A copy is needed of each line in the records that has the word "burst".

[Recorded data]

-*-

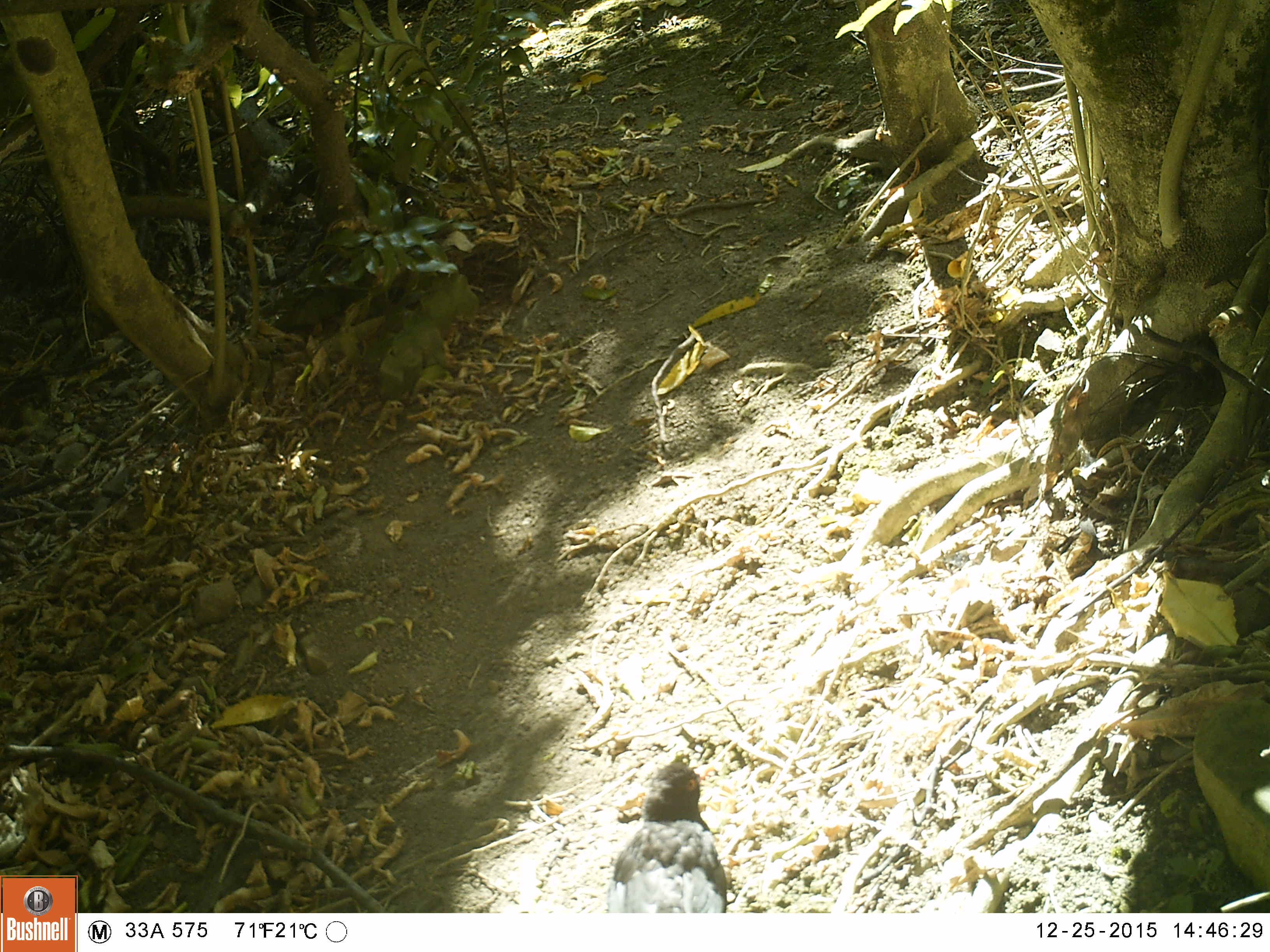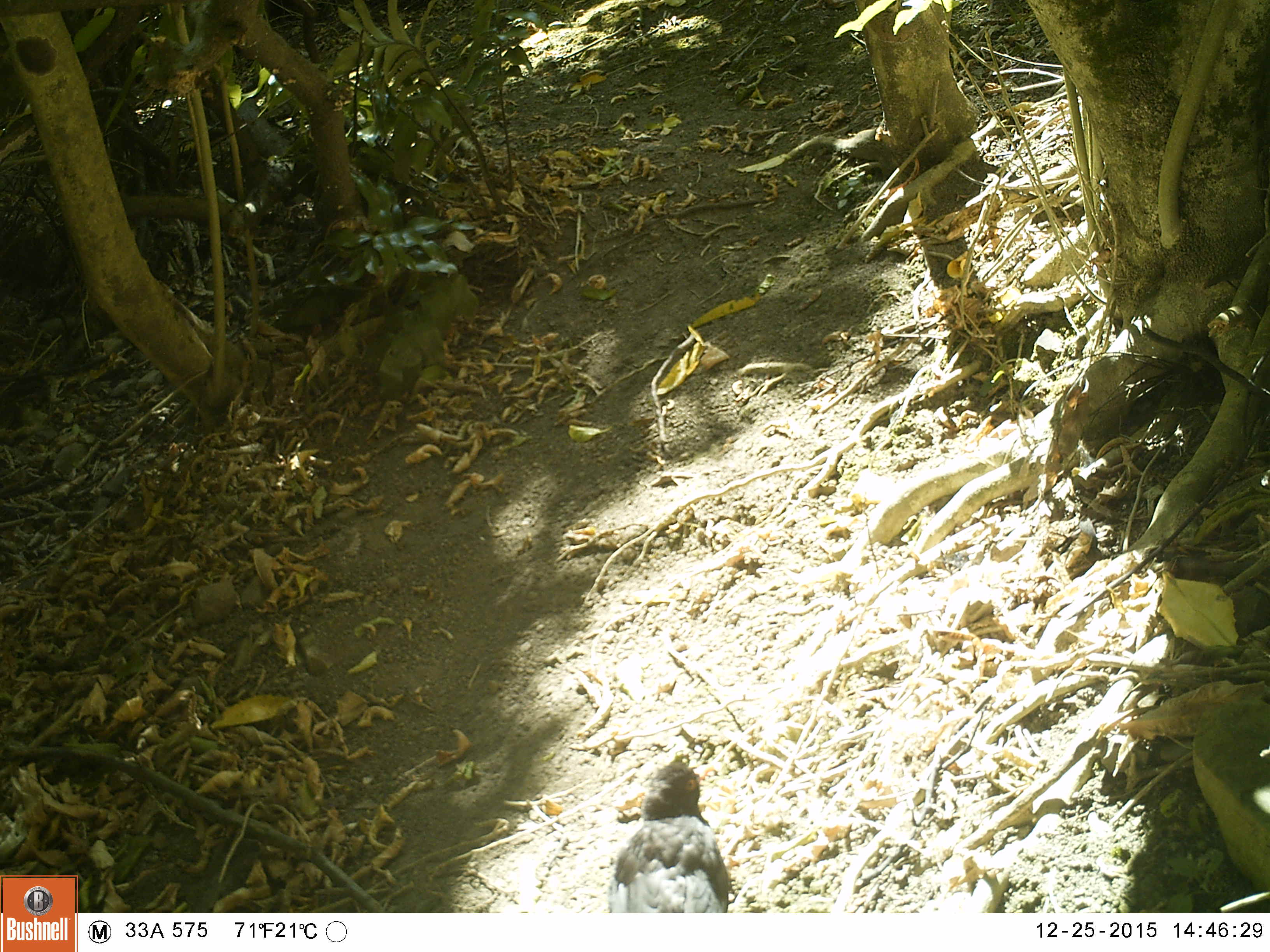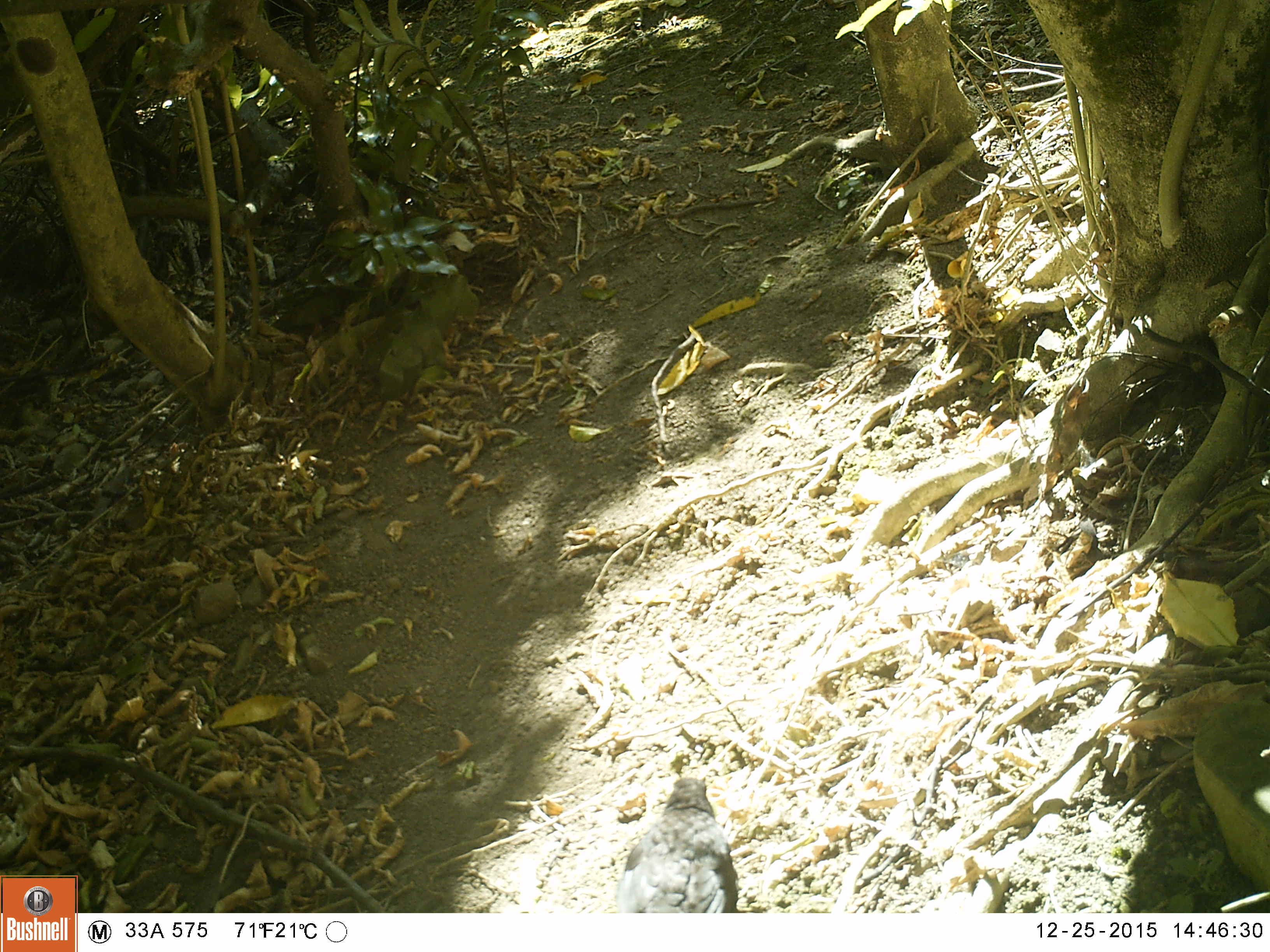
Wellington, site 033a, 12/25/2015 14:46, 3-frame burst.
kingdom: Animalia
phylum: Chordata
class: Aves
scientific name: Aves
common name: bird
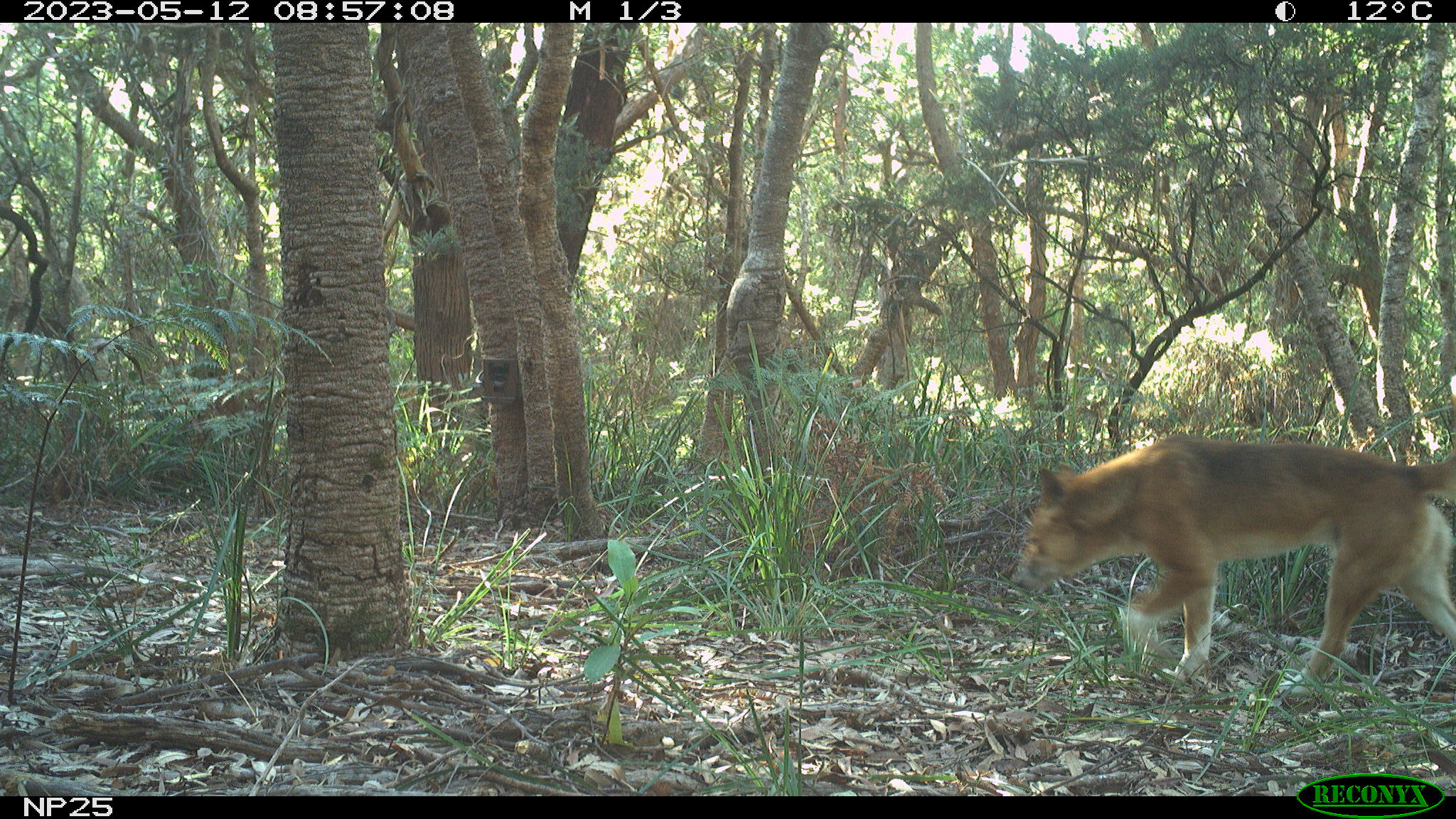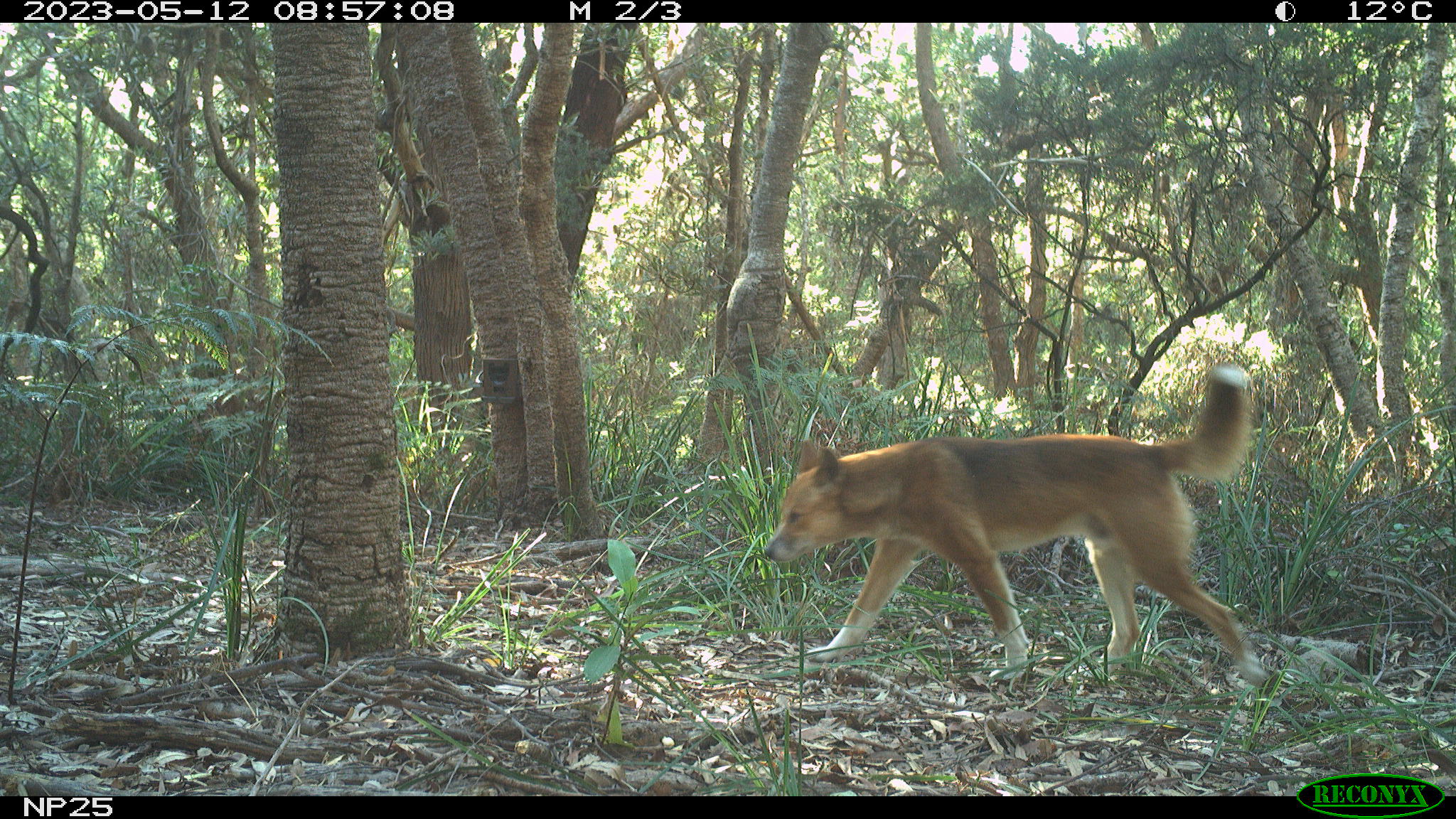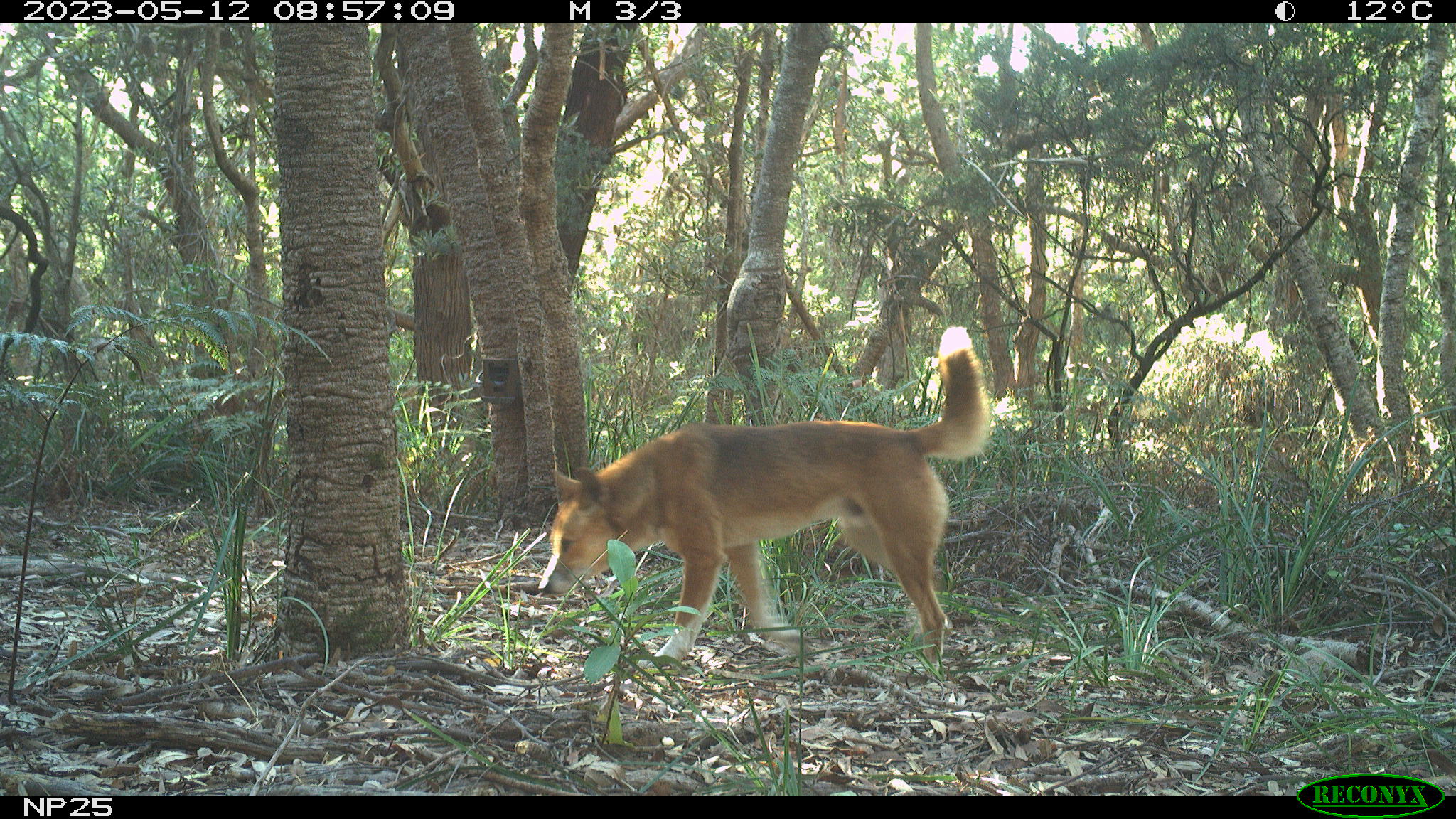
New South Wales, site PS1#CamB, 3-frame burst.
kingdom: Animalia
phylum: Chordata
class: Mammalia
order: Carnivora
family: Canidae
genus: Canis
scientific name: Canis familiaris dingo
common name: dingo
Dingo (Canis familiaris dingo).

-*-

### Finished exercise
Wellington, site 033a, 12/25/2015 14:46, 3-frame burst.
New South Wales, site PS1#CamB, 3-frame burst.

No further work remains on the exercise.